# RECORDS FOR PROCESSING start

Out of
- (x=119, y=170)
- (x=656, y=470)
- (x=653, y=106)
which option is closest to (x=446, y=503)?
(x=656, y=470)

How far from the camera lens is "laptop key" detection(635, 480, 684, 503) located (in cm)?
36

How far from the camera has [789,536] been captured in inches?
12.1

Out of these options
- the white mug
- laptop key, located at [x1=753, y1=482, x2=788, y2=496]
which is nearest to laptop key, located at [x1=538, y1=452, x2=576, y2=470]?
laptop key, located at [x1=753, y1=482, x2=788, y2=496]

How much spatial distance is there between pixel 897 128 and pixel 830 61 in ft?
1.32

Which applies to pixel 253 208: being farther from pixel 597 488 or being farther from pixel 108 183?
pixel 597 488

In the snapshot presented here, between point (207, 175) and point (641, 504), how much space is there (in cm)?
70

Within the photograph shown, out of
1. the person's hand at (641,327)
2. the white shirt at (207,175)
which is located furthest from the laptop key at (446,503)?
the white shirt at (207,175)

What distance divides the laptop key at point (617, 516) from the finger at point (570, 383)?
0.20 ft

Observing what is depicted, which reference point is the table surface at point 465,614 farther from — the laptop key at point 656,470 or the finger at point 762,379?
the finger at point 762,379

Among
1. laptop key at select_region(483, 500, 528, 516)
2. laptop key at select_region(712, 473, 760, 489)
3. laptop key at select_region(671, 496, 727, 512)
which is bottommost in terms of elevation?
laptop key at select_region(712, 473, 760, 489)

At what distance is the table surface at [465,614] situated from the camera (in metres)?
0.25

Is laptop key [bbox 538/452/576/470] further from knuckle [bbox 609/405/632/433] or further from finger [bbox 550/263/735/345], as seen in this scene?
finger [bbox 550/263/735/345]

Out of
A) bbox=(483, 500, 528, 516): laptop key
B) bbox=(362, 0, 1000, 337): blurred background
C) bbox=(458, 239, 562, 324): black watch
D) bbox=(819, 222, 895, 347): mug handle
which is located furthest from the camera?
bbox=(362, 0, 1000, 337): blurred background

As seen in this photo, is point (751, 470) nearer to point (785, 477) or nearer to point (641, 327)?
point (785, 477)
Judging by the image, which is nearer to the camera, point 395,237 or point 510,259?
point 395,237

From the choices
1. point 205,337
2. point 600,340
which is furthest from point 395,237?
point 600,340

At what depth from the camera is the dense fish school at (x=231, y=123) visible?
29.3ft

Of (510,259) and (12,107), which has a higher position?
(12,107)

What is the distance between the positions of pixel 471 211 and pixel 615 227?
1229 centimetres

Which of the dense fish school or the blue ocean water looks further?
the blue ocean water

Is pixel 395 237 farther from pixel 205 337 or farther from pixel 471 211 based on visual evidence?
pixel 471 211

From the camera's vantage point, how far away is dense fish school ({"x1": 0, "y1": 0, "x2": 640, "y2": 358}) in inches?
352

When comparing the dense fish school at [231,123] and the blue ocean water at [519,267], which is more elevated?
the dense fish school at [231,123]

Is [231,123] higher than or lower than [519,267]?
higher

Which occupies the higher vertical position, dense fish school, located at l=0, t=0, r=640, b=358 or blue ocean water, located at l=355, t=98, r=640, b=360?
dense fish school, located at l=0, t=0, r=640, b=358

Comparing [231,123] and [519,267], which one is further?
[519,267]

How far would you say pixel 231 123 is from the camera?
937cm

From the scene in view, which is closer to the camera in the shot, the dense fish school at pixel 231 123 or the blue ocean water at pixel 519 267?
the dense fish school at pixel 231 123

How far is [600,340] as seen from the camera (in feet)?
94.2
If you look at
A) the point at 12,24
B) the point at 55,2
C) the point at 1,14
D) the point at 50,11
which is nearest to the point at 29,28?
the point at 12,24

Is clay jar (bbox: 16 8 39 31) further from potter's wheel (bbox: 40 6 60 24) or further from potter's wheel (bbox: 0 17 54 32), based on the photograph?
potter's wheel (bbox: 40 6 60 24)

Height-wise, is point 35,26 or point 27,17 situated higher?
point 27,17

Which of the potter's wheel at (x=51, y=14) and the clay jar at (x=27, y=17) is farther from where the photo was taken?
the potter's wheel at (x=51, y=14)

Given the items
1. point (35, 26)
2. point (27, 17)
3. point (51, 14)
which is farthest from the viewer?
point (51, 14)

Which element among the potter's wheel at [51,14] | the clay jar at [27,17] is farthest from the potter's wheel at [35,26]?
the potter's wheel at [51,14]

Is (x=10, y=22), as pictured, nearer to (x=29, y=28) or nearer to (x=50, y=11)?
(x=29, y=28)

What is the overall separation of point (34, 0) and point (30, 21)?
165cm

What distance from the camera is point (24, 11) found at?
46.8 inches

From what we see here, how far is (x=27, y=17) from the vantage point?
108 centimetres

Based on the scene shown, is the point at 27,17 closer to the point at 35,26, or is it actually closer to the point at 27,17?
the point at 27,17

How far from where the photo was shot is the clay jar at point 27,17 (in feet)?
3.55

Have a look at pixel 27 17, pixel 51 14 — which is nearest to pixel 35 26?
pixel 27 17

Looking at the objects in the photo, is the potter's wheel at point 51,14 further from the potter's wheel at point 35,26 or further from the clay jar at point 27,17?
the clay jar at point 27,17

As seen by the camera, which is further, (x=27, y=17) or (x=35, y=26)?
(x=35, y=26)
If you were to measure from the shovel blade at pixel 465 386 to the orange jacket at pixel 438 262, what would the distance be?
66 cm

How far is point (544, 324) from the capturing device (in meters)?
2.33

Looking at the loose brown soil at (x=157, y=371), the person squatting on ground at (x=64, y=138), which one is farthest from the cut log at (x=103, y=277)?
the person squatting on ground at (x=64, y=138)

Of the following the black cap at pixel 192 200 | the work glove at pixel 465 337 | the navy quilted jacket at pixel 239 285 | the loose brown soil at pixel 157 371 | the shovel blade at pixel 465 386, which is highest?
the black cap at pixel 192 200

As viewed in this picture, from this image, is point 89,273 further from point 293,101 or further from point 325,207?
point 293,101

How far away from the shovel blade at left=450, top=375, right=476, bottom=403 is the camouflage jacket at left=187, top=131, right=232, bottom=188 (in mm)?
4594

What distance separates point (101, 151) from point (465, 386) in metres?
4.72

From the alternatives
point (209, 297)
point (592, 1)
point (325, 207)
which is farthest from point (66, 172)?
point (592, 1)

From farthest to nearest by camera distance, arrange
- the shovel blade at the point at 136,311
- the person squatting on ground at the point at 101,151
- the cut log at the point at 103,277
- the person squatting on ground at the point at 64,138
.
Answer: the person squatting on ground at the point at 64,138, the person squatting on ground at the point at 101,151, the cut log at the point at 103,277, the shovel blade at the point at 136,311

# RECORDS FOR PROCESSING end

> _INSTRUCTIONS TO FOLLOW_: Rewrite all of the records above with "camouflage jacket" changed to "green jacket" and nothing else altered.

> _EXERCISE ANSWER_:
Out of
- (x=119, y=170)
- (x=656, y=470)
- (x=653, y=106)
which option is closest to (x=446, y=503)?
(x=656, y=470)

How far from the camera lens is "laptop key" detection(635, 480, 684, 503) located (in cm)?
36

How far from the camera has [789,536] been captured in inches?
12.1

Out of these options
- the white mug
- laptop key, located at [x1=753, y1=482, x2=788, y2=496]
which is nearest to laptop key, located at [x1=538, y1=452, x2=576, y2=470]?
laptop key, located at [x1=753, y1=482, x2=788, y2=496]

How much spatial distance is there between pixel 897 128 and pixel 830 61 in ft?
1.32

Which applies to pixel 253 208: being farther from pixel 597 488 or being farther from pixel 108 183?
pixel 597 488

In the snapshot presented here, between point (207, 175) and point (641, 504), how much space is there (in cm)?
70

Within the photograph shown, out of
1. the person's hand at (641,327)
2. the white shirt at (207,175)
which is located furthest from the laptop key at (446,503)?
the white shirt at (207,175)

What distance divides the laptop key at point (617, 516) from the finger at point (570, 383)?
0.20 ft

Observing what is depicted, which reference point is the table surface at point 465,614 farther from — the laptop key at point 656,470 or the finger at point 762,379?
the finger at point 762,379

Among
1. laptop key at select_region(483, 500, 528, 516)
2. laptop key at select_region(712, 473, 760, 489)
3. laptop key at select_region(671, 496, 727, 512)
which is bottommost in terms of elevation?
laptop key at select_region(712, 473, 760, 489)

At what distance is the table surface at [465,614] situated from the camera (in metres)?
0.25

Is laptop key [bbox 538/452/576/470] further from knuckle [bbox 609/405/632/433] or further from finger [bbox 550/263/735/345], as seen in this scene?
finger [bbox 550/263/735/345]

Out of
A) bbox=(483, 500, 528, 516): laptop key
B) bbox=(362, 0, 1000, 337): blurred background
C) bbox=(458, 239, 562, 324): black watch
D) bbox=(819, 222, 895, 347): mug handle
which is located furthest from the camera?
bbox=(362, 0, 1000, 337): blurred background

As seen in this photo, is point (751, 470) nearer to point (785, 477) or nearer to point (641, 327)?
point (785, 477)
Judging by the image, which is nearer to the camera, point 395,237 or point 510,259?
point 395,237

From the choices
1. point 205,337
2. point 600,340
which is furthest from point 395,237?
point 600,340

At what depth from the camera is the dense fish school at (x=231, y=123) visible?
29.3ft

Of (510,259) and (12,107), which has a higher position?
(12,107)

What is the distance between the positions of pixel 471 211 and pixel 615 227?
1229 centimetres

Which of the dense fish school or the blue ocean water looks further?
the blue ocean water

Is pixel 395 237 farther from pixel 205 337 or farther from pixel 471 211 based on visual evidence?
pixel 471 211

From the camera's vantage point, how far away is dense fish school ({"x1": 0, "y1": 0, "x2": 640, "y2": 358}) in inches?
352

When comparing the dense fish school at [231,123] and the blue ocean water at [519,267], which is more elevated?
the dense fish school at [231,123]

Is [231,123] higher than or lower than [519,267]?
higher

Which occupies the higher vertical position, dense fish school, located at l=0, t=0, r=640, b=358 or blue ocean water, located at l=355, t=98, r=640, b=360?
dense fish school, located at l=0, t=0, r=640, b=358

Comparing [231,123] and [519,267], which one is further?
[519,267]

How far would you say pixel 231 123 is from the camera?
937cm

From the scene in view, which is closer to the camera in the shot, the dense fish school at pixel 231 123 or the blue ocean water at pixel 519 267?
the dense fish school at pixel 231 123

How far is [600,340] as seen from the camera (in feet)?
94.2
If you look at
A) the point at 12,24
B) the point at 55,2
C) the point at 1,14
D) the point at 50,11
which is nearest to the point at 29,28?
the point at 12,24

Is clay jar (bbox: 16 8 39 31) further from potter's wheel (bbox: 40 6 60 24) or further from potter's wheel (bbox: 0 17 54 32), based on the photograph?
potter's wheel (bbox: 40 6 60 24)

Height-wise, is point 35,26 or point 27,17 situated higher?
point 27,17

Which of the potter's wheel at (x=51, y=14) and the clay jar at (x=27, y=17) is farther from where the photo was taken?
the potter's wheel at (x=51, y=14)

Given the items
1. point (35, 26)
2. point (27, 17)
3. point (51, 14)
which is farthest from the viewer?
point (51, 14)

Which element among the potter's wheel at [51,14] | the clay jar at [27,17] is farthest from the potter's wheel at [35,26]?
the potter's wheel at [51,14]

Is (x=10, y=22), as pictured, nearer to (x=29, y=28) or nearer to (x=50, y=11)?
(x=29, y=28)

What is the overall separation of point (34, 0) and point (30, 21)?
165cm

What distance from the camera is point (24, 11) found at?
46.8 inches

From what we see here, how far is (x=27, y=17) from the vantage point?
108 centimetres

Based on the scene shown, is the point at 27,17 closer to the point at 35,26, or is it actually closer to the point at 27,17?
the point at 27,17

How far from where the photo was shot is the clay jar at point 27,17 (in feet)?
3.55

Have a look at pixel 27 17, pixel 51 14 — which is nearest to pixel 35 26?
pixel 27 17

Looking at the objects in the photo, is the potter's wheel at point 51,14 further from the potter's wheel at point 35,26 or further from the clay jar at point 27,17?
the clay jar at point 27,17

As seen by the camera, which is further, (x=27, y=17) or (x=35, y=26)?
(x=35, y=26)
If you were to measure from the shovel blade at pixel 465 386 to the orange jacket at pixel 438 262, what would the distance be?
66 cm

How far is point (544, 324) from the capturing device (in meters)?
2.33

Looking at the loose brown soil at (x=157, y=371), the person squatting on ground at (x=64, y=138), which one is farthest from the cut log at (x=103, y=277)?
the person squatting on ground at (x=64, y=138)

Of the following the black cap at pixel 192 200 | the work glove at pixel 465 337 | the navy quilted jacket at pixel 239 285 | the loose brown soil at pixel 157 371 | the shovel blade at pixel 465 386, which is highest?
the black cap at pixel 192 200

As viewed in this picture, from this image, is point 89,273 further from point 293,101 or further from point 325,207?
point 293,101

How far away from the shovel blade at left=450, top=375, right=476, bottom=403 is the green jacket at left=187, top=131, right=232, bottom=188 (in mm)?
4594

What distance separates point (101, 151) from point (465, 386) in metres?
4.72

From the alternatives
point (209, 297)
point (592, 1)
point (325, 207)
which is farthest from point (66, 172)?
point (592, 1)

From farthest to nearest by camera distance, arrange
- the shovel blade at the point at 136,311
- the person squatting on ground at the point at 101,151
- the cut log at the point at 103,277
- the person squatting on ground at the point at 64,138
.
Answer: the person squatting on ground at the point at 64,138, the person squatting on ground at the point at 101,151, the cut log at the point at 103,277, the shovel blade at the point at 136,311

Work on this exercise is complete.